Tagged: Software

The First Camera Phone Picture – Who first put a camera in a cell phone?

Jumping ahead a century with an equally important image is the first cellular camera phone. In 1997, while in the hospital after the birth of her daughter, a man named Philippe Kahn software entrepreneur wanted to capture and share an image of Sophie in real time. He connected a digital camera to his flip phone using some original lines of code. After honing his prototype, Sharp first used the technology then to change the world.

Philippe Kahn is credited with the creation of the camera phone in 1997. On 11 June this year, Kahn took the first photo “camera phone” of his newborn daughter in a maternity ward, and then transmitted wirelessly photo more than 2,000 people worldwide. Since “camera phones” existed at that time, Kahn hacked together a primitive combining digital and cell phone camera to send photos in real time.

Kahn then begin LightSurf, a company that has considerable influence in picture messaging. The LightSurf technology is still used by Sprint, Verizon and other major carriers worldwide.

Researchers exploit the system that sends presidential emergency alerts

Researchers discovered a manner to exploit the system that sends presidential emergency alerts to our phones, simulating their method on a 50,000 seat football stadium in Colorado with a ninety percentage achievement charge.

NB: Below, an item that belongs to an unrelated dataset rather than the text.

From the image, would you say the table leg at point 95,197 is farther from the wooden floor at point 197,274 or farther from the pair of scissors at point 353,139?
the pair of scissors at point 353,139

Researchers at the university of Colorado Boulder posted a paper this month that details how they were capable of spoof assault the wi-fi Emergency Alert (WEA) software, which could ship out AMBER indicators, presidential signals, and each extreme and severe threats to safety.

Emergency alerts are sent to every cell tool within variety of the broadcasting mobile tower. but the researchers word that a malicious cell tower channel is capable of fooling the device, and in turn sending out an inauthentic emergency alert to all gadgets within its variety.

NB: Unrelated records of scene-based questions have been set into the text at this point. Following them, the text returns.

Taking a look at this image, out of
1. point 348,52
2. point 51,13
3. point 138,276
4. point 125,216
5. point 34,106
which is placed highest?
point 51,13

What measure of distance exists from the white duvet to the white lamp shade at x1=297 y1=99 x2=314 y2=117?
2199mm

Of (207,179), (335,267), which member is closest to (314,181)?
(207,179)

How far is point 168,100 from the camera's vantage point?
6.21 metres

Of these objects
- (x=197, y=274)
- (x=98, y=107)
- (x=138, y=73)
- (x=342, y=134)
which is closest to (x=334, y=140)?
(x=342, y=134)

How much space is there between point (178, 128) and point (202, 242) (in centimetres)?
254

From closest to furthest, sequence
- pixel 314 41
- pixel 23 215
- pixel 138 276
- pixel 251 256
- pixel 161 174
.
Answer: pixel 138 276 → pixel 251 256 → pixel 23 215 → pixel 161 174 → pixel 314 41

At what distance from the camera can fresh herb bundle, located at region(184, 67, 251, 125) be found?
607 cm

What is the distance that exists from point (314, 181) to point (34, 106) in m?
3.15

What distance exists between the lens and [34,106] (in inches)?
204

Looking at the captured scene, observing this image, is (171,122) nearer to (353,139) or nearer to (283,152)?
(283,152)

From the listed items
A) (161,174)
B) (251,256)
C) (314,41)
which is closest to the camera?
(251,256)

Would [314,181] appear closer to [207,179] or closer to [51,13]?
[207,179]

The researchers tested this LTE vulnerability by using developing their very own malicious cellular tower channel using off-the-shelf hardware and open-supply software to deploy their exploit, which in one instance become used in an test at Folsom subject on the college of Colorado Boulder.

The researchers didn’t perform an actual assault on a live crowd on the stadium or on real cell gadgets, Eric Wustrow, a researcher on the paper, instructed Gizmodo in an e mail. The assessments performed have been rather accomplished in remoted RF protect bins, Wustrow stated, “and our analysis of Folsom area changed into a aggregate of empirically collected data and simulation.” A screenshot from the paper beneath displays what those spoof attacks looked like on both a Samsung Galaxy S8 and an iPhone X.